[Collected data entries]

====

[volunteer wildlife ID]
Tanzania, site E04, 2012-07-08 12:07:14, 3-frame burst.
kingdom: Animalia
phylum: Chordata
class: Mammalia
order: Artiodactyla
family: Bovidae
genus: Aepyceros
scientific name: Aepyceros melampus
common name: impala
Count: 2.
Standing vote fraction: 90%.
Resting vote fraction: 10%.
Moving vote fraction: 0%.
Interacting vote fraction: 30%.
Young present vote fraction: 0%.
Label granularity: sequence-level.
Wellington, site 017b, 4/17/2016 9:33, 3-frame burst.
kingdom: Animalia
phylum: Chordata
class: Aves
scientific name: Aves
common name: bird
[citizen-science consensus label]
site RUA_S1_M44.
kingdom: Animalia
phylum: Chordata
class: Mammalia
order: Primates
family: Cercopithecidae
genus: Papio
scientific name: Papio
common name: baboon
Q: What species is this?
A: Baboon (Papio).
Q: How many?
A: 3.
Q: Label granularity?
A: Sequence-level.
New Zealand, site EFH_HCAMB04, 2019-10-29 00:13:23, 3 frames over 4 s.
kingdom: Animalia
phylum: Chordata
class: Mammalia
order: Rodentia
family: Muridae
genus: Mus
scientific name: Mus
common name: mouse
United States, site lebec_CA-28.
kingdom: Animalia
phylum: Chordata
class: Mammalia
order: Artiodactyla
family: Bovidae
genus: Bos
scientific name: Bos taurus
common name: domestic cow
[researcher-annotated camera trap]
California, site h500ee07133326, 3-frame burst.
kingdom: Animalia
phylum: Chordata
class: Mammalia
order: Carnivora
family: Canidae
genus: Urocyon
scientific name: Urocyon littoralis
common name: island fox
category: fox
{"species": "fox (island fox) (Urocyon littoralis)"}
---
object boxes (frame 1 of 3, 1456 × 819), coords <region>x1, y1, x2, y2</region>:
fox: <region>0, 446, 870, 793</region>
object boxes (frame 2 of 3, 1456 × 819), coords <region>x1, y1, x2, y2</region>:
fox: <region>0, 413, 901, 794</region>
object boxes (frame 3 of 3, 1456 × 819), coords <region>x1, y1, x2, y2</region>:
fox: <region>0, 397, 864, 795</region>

====

• **REQUIRED WORK**
Restate the data above word for word.

• **WRITTEN SOLUTION**
[volunteer wildlife ID]
Tanzania, site E04, 2012-07-08 12:07:14, 3-frame burst.
kingdom: Animalia
phylum: Chordata
class: Mammalia
order: Artiodactyla
family: Bovidae
genus: Aepyceros
scientific name: Aepyceros melampus
common name: impala
Count: 2.
Standing vote fraction: 90%.
Resting vote fraction: 10%.
Moving vote fraction: 0%.
Interacting vote fraction: 30%.
Young present vote fraction: 0%.
Label granularity: sequence-level.
Wellington, site 017b, 4/17/2016 9:33, 3-frame burst.
kingdom: Animalia
phylum: Chordata
class: Aves
scientific name: Aves
common name: bird
[citizen-science consensus label]
site RUA_S1_M44.
kingdom: Animalia
phylum: Chordata
class: Mammalia
order: Primates
family: Cercopithecidae
genus: Papio
scientific name: Papio
common name: baboon
Q: What species is this?
A: Baboon (Papio).
Q: How many?
A: 3.
Q: Label granularity?
A: Sequence-level.
New Zealand, site EFH_HCAMB04, 2019-10-29 00:13:23, 3 frames over 4 s.
kingdom: Animalia
phylum: Chordata
class: Mammalia
order: Rodentia
family: Muridae
genus: Mus
scientific name: Mus
common name: mouse
United States, site lebec_CA-28.
kingdom: Animalia
phylum: Chordata
class: Mammalia
order: Artiodactyla
family: Bovidae
genus: Bos
scientific name: Bos taurus
common name: domestic cow
[researcher-annotated camera trap]
California, site h500ee07133326, 3-frame burst.
kingdom: Animalia
phylum: Chordata
class: Mammalia
order: Carnivora
family: Canidae
genus: Urocyon
scientific name: Urocyon littoralis
common name: island fox
category: fox
{"species": "fox (island fox) (Urocyon littoralis)"}
---
object boxes (frame 1 of 3, 1456 × 819), coords <region>x1, y1, x2, y2</region>:
fox: <region>0, 446, 870, 793</region>
object boxes (frame 2 of 3, 1456 × 819), coords <region>x1, y1, x2, y2</region>:
fox: <region>0, 413, 901, 794</region>
object boxes (frame 3 of 3, 1456 × 819), coords <region>x1, y1, x2, y2</region>:
fox: <region>0, 397, 864, 795</region>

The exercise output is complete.